I’m the maintainer of msaccess-vcs-addin, a popular open-source add-in that builds Microsoft Access databases from source files. The add-in expects UTF-8 BOM-encoded files — if the BOM is missing, the build misinterprets the encoding and the build fails. The repository has hundreds of source files, so even a single stripped BOM can break the entire build.
I’ve attempted to work around this with Cursor rules that instruct the agent to verify the BOM after every edit, plus a PowerShell script to re-insert missing BOMs.
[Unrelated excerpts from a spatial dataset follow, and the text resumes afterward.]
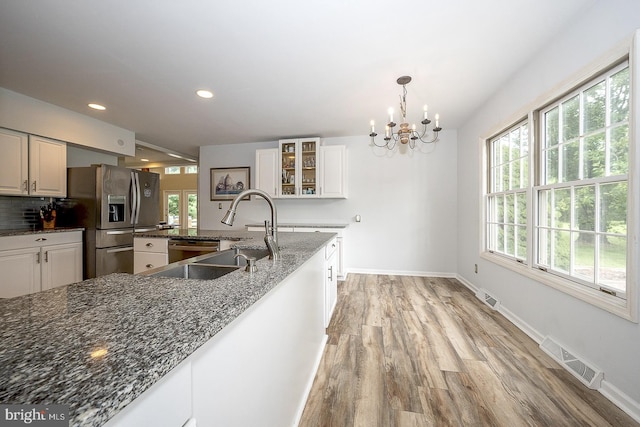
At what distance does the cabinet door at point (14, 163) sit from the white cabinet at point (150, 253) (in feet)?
5.50

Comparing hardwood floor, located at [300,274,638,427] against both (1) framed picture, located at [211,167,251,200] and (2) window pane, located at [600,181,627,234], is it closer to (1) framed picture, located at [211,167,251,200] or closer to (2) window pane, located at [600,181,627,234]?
(2) window pane, located at [600,181,627,234]

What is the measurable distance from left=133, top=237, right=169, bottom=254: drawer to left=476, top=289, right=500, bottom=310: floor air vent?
355cm

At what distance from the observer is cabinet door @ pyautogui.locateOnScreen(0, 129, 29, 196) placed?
2.72 meters

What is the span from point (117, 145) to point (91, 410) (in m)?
4.81

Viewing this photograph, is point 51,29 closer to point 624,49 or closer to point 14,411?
point 14,411

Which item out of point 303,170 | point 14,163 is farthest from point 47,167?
point 303,170

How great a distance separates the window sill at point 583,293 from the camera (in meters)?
1.38

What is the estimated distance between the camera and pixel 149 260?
2.50 metres

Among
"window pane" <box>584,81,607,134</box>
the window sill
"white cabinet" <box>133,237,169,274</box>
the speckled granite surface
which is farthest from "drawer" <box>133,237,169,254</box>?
"window pane" <box>584,81,607,134</box>

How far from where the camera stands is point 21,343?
1.45 ft

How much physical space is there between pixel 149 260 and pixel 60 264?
1495 millimetres

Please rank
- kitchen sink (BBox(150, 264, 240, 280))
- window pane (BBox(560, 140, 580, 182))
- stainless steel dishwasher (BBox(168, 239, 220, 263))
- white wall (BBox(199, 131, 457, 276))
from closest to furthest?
1. kitchen sink (BBox(150, 264, 240, 280))
2. window pane (BBox(560, 140, 580, 182))
3. stainless steel dishwasher (BBox(168, 239, 220, 263))
4. white wall (BBox(199, 131, 457, 276))

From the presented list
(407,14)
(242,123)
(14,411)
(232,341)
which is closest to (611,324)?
(232,341)

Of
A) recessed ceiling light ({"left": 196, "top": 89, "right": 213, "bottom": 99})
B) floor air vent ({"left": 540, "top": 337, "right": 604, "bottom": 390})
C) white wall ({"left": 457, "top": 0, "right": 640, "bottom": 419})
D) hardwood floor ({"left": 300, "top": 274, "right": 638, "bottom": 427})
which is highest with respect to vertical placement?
recessed ceiling light ({"left": 196, "top": 89, "right": 213, "bottom": 99})
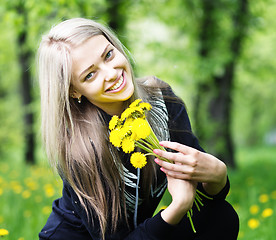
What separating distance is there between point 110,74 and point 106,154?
1.30 feet

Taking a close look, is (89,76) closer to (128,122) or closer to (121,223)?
(128,122)

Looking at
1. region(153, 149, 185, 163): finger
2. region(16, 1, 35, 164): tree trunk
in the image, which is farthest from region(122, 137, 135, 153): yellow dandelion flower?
region(16, 1, 35, 164): tree trunk

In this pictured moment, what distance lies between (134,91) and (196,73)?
3360 mm

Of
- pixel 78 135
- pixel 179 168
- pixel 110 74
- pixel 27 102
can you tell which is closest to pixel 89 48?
pixel 110 74

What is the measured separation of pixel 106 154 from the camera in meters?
1.64

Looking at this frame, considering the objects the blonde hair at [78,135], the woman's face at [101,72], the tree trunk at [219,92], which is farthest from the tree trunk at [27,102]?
the woman's face at [101,72]

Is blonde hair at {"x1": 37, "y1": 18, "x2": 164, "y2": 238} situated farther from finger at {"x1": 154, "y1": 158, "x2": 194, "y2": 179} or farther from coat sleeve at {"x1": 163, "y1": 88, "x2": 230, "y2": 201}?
finger at {"x1": 154, "y1": 158, "x2": 194, "y2": 179}

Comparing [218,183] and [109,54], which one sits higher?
[109,54]

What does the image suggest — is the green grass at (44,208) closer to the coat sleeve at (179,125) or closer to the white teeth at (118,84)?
the white teeth at (118,84)

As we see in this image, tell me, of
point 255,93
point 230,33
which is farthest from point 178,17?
point 255,93

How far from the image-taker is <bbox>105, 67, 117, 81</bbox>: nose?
1482mm

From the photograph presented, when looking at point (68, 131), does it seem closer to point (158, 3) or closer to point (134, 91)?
point (134, 91)

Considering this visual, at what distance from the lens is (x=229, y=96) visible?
6074 millimetres

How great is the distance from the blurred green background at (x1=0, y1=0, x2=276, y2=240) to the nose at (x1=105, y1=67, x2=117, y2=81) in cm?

Even with these measures, the rules are not consistently followed and builds still get corrupted regularly.
Steps to Reproduce
- Open a repository in Cursor containing files encoded as UTF-8 with BOM.
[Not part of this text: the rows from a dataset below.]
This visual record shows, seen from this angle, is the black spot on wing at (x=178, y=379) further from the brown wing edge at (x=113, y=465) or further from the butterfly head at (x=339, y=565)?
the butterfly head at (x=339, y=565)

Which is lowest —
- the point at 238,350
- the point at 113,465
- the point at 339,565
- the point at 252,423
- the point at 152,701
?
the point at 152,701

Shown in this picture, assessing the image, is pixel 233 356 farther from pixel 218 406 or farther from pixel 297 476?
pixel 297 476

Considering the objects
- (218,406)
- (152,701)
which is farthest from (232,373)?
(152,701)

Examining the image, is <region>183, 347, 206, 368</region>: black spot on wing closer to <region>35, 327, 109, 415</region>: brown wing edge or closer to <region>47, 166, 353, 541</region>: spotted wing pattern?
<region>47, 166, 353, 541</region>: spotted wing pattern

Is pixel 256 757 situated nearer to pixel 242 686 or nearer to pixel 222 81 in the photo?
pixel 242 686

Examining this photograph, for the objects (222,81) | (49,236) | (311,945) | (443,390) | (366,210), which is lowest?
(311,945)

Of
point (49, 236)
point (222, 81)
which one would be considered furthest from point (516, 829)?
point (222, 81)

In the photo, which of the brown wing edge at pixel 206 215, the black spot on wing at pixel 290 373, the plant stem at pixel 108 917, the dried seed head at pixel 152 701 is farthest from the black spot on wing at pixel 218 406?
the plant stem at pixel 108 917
- Use the agent to edit one of these files.
- After the edit, inspect the file encoding (e.g., check the first three bytes for the BOM signature
EF BB BFusing a hex editor, or run Format-Hex -Path .\file.txt -Count 3 in PowerShell). - Observe that the BOM has been stripped — the file is now plain UTF-8.
Expected Behavior
Cursor should detect the file’s original encoding (including the presence of a BOM) before making edits, and preserve that encoding when writing the file back to disk. Edits should change only the content the agent was asked to modify, not the file encoding.
Operating System
Windows 10/11
Version Information
Version: 2.4.31 (user setup)
VSCode Version: 1.105.1
Commit: 3578107fdf149b00059ddad37048220e41681000
Date: 2026-02-08T07:42:24.999Z
Build Type: Stable
Release Track: Default
Electron: 39.2.7
Chromium: 142.0.7444.235
Node.js: 22.21.1
V8: 14.2.231.21-electron.0
OS: Windows_NT x64 10.0.26100
For AI issues: which model did you use?
Opus 4.5, Compose-1, (and others) It does not seem to matter which model you are using.
Additional Information
This likely affects any encoding-sensitive workflow on Windows, not just BOM. The suggested fix is straightforward: before writing a file, read and record its original encoding; after applying edits, write it back with the same encoding. This is standard behavior for any editor and would also address potential issues with other encodings (UTF-16, Latin-1, etc.).
Does this stop you from using Cursor
Sometimes - I can sometimes use Cursor